EXTRACTED INFORMATION —
_____

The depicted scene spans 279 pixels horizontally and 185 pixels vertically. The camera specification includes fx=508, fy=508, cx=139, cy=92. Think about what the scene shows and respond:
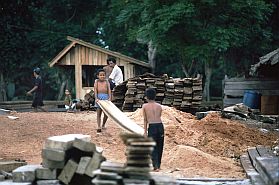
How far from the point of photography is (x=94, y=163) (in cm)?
710

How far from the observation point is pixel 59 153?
7.33 m

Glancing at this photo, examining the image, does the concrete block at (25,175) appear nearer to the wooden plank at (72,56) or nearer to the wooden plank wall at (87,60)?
the wooden plank wall at (87,60)

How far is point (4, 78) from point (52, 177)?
28.4 meters

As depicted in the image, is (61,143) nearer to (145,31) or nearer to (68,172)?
(68,172)

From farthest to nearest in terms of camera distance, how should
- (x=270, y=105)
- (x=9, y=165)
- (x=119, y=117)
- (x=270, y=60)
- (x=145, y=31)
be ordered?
(x=145, y=31) < (x=270, y=105) < (x=270, y=60) < (x=119, y=117) < (x=9, y=165)

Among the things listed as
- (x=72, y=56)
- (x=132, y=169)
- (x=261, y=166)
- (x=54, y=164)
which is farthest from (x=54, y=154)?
(x=72, y=56)

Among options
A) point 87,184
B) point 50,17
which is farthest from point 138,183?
point 50,17

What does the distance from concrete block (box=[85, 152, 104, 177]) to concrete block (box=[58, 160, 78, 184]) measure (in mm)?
244

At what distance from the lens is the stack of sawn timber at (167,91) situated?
62.5ft

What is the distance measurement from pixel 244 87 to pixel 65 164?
14.6 metres

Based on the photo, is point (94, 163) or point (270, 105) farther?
point (270, 105)

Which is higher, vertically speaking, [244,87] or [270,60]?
[270,60]

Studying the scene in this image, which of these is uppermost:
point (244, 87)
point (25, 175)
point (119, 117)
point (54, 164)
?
point (244, 87)

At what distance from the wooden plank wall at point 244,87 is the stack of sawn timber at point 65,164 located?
1332 cm
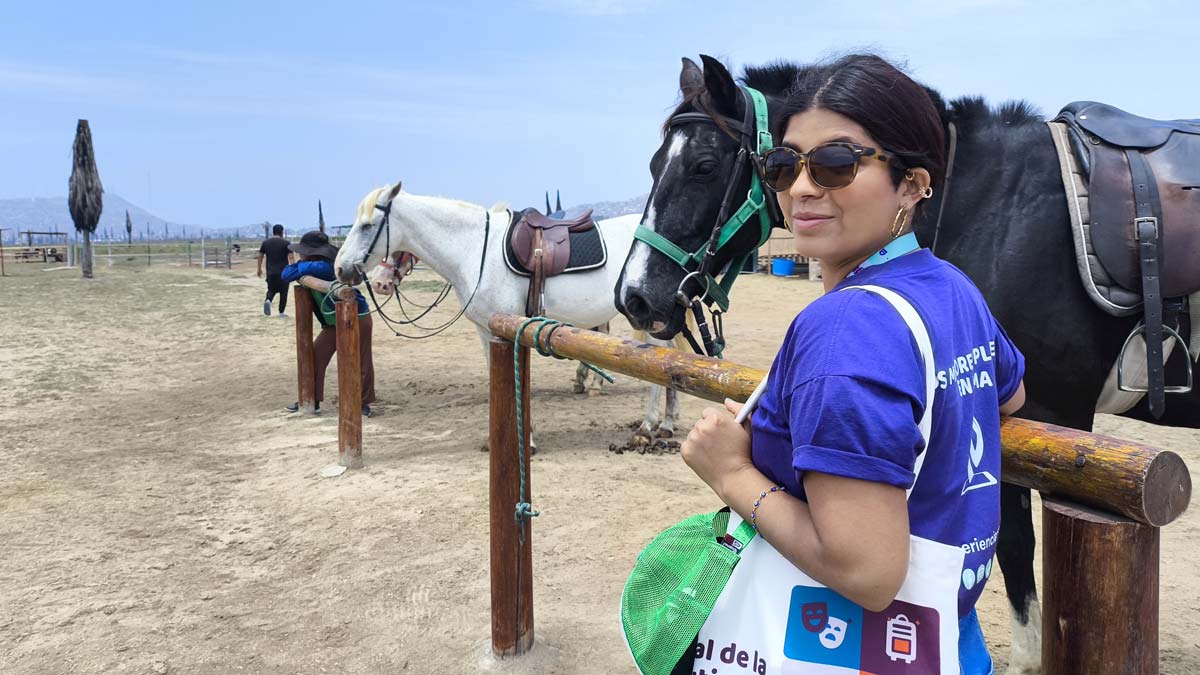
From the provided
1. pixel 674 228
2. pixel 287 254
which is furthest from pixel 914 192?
pixel 287 254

_____

SET EXERCISE — Reproduce all of the rows above word for word, omitting the pictures.

EXERCISE RESULT —
The depicted scene spans 279 pixels horizontally and 185 pixels vertically. The camera specification includes fx=508, fy=508, cx=139, cy=92. Think about what the scene shows and respond:
How far from the point of photography is (x=94, y=163) (in cm)?
710

How far from the observation point is pixel 59 153?
7.33 m

Glancing at this photo, examining the image, does the concrete block at (25,175) appear nearer to the wooden plank at (72,56) or nearer to the wooden plank wall at (87,60)?
the wooden plank wall at (87,60)

How far is point (4, 78) from point (52, 177)?
28.4 meters

As depicted in the image, is (61,143) nearer to (145,31) or nearer to (68,172)?
(68,172)

From farthest to nearest in terms of camera distance, how should
- (x=270, y=105)
- (x=9, y=165)
- (x=119, y=117)
- (x=270, y=60)
- (x=145, y=31)
be ordered?
(x=145, y=31) < (x=270, y=105) < (x=270, y=60) < (x=119, y=117) < (x=9, y=165)

Among the things listed as
- (x=72, y=56)
- (x=132, y=169)
- (x=261, y=166)
- (x=54, y=164)
which is farthest from (x=54, y=154)?
(x=72, y=56)

Among options
A) point 87,184
B) point 50,17
which is farthest from point 138,183?
point 50,17

What does the distance from concrete block (box=[85, 152, 104, 177]) to concrete block (box=[58, 160, 78, 184]) measure (in mm)?
244

At what distance from the lens is the stack of sawn timber at (167,91) situated?
62.5ft

What is the distance measurement from pixel 244 87 to pixel 65 164?
14.6 metres

Based on the photo, is point (94, 163) or point (270, 105) farther?
point (270, 105)

Which is higher, vertically speaking, [244,87] or [270,60]?
[270,60]

Studying the scene in this image, which of these is uppermost:
point (244, 87)
point (25, 175)
point (119, 117)
point (54, 164)
?
point (244, 87)

At what distance from the wooden plank wall at point 244,87 is the stack of sawn timber at point 65,164 located?
1332 cm
From the provided
1. pixel 674 228
2. pixel 287 254
which is furthest from pixel 914 192?
pixel 287 254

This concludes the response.